Key Laboratory of Agricultural Animal Genetics, Breeding and Reproduction of Ministry of Education & Key Laboratory of Swine Genetics and Breeding of Ministry of Agriculture, Huazhong Agricultural University, Wuhan, China.
College of Informatics, Huazhong Agricultural University, Wuhan, China.
FASEB J. 2023 Jun;37(6):e22961. doi: 10.1096/fj.202300245R.
Genomic prediction, which is based on solving linear mixed-model (LMM) equations, is the most popular method for predicting breeding values or phenotypic performance for economic traits in livestock. With the need to further improve the performance of genomic prediction, nonlinear methods have been considered as an alternative and promising approach. The excellent ability to predict phenotypes in animal husbandry has been demonstrated by machine learning (ML) approaches, which have been rapidly developed. To investigate the feasibility and reliability of implementing genomic prediction using nonlinear models, the performances of genomic predictions for pig productive traits using the linear genomic selection model and nonlinear machine learning models were compared. Then, to reduce the high-dimensional features of genome sequence data, different machine learning algorithms, including the random forest (RF), support vector machine (SVM), extreme gradient boosting (XGBoost) and convolutional neural network (CNN) algorithms, were used to perform genomic feature selection as well as genomic prediction on reduced feature genome data. All of the analyses were processed on two real pig datasets: the published PIC pig dataset and a dataset comprising data from a national pig nucleus herd in Chifeng, North China. Overall, the accuracies of predicted phenotypic performance for traits T1, T2, T3 and T5 in the PIC dataset and average daily gain (ADG) in the Chifeng dataset were higher using the ML methods than the LMM method, while those for trait T4 in the PIC dataset and total number of piglets born (TNB) in the Chifeng dataset were slightly lower using the ML methods than the LMM method. Among all the different ML algorithms, SVM was the most appropriate for genomic prediction. For the genomic feature selection experiment, the most stable and most accurate results across different algorithms were achieved using XGBoost in combination with the SVM algorithm. Through feature selection, the number of genomic markers can be reduced to 1 in 20, while the predictive performance on some traits can even be improved compared to using the full genome data. Finally, we developed a new tool that can be used to execute combined XGBoost and SVM algorithms to realize genomic feature selection and phenotypic prediction.

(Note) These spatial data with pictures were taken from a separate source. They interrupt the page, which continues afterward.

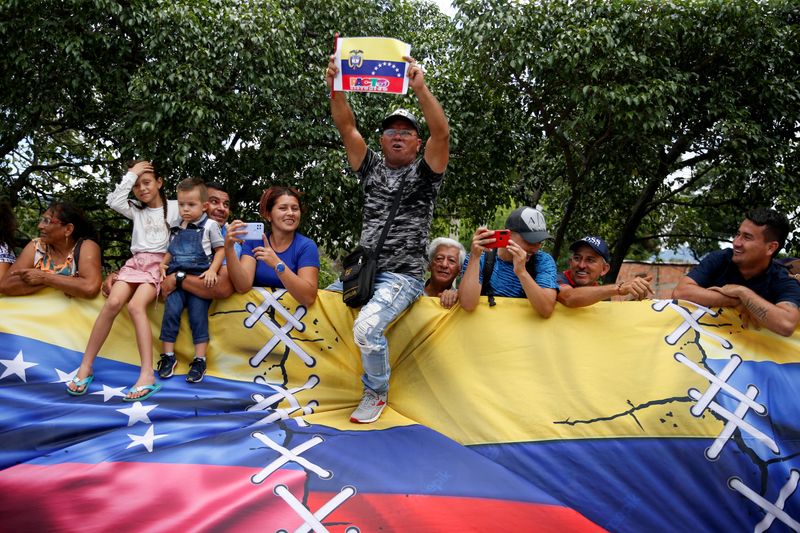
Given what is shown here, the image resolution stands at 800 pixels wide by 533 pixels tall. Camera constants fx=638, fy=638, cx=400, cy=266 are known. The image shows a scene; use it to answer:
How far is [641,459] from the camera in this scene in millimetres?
3164

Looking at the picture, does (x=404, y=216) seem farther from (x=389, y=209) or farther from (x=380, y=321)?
(x=380, y=321)

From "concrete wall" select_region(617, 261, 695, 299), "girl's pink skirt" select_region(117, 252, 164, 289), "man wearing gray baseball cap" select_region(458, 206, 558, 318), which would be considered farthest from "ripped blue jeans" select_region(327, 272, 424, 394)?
"concrete wall" select_region(617, 261, 695, 299)

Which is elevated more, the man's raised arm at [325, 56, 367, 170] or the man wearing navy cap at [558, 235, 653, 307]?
the man's raised arm at [325, 56, 367, 170]

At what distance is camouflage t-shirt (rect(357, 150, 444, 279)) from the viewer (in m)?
3.72

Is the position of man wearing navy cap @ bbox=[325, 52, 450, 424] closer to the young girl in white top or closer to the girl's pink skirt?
the young girl in white top

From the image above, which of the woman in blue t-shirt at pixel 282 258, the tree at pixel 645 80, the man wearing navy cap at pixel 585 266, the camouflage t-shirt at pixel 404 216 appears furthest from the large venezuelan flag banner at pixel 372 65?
the tree at pixel 645 80

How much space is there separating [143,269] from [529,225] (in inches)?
97.5

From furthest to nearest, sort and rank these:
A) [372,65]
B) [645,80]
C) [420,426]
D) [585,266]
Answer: [645,80], [585,266], [372,65], [420,426]

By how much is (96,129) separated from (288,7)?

基于求解线性混合模型(LMM)方程的基因组预测是预测家畜经济性状育种值或表型表现的最常用方法。随着对基因组预测性能进一步提高的需求,非线性方法已被视为一种替代方法和有前途的方法。机器学习(ML)方法在畜牧业中表现出了出色的预测表型能力,并且发展迅速。为了研究使用非线性模型进行基因组预测的可行性和可靠性,比较了使用线性基因组选择模型和非线性机器学习模型对猪生产性状进行基因组预测的性能。然后,为了降低基因组序列数据的高维特征,使用不同的机器学习算法,包括随机森林(RF)、支持向量机(SVM)、极端梯度提升(XGBoost)和卷积神经网络(CNN)算法,对减少特征的基因组数据进行基因组特征选择和基因组预测。所有分析均在中国北方赤峰国家猪核心群的数据集和已发表的 PIC 猪数据集上进行。总体而言,在 PIC 数据集的 T1、T2、T3 和 T5 性状和赤峰数据集的平均日增重(ADG)上,ML 方法的预测表型性能准确性高于 LMM 方法,而在 PIC 数据集的 T4 性状和赤峰数据集的总产仔数(TNB)上,ML 方法的预测表型性能准确性略低于 LMM 方法。在所有不同的 ML 算法中,SVM 最适合基因组预测。对于基因组特征选择实验,XGBoost 与 SVM 算法相结合在不同算法中获得了最稳定和最准确的结果。通过特征选择,可以将基因组标记的数量减少到 1/20,而在某些性状上的预测性能甚至可以比使用全基因组数据时得到提高。最后,我们开发了一个新的工具,可以用于执行组合的 XGBoost 和 SVM 算法,以实现基因组特征选择和表型预测。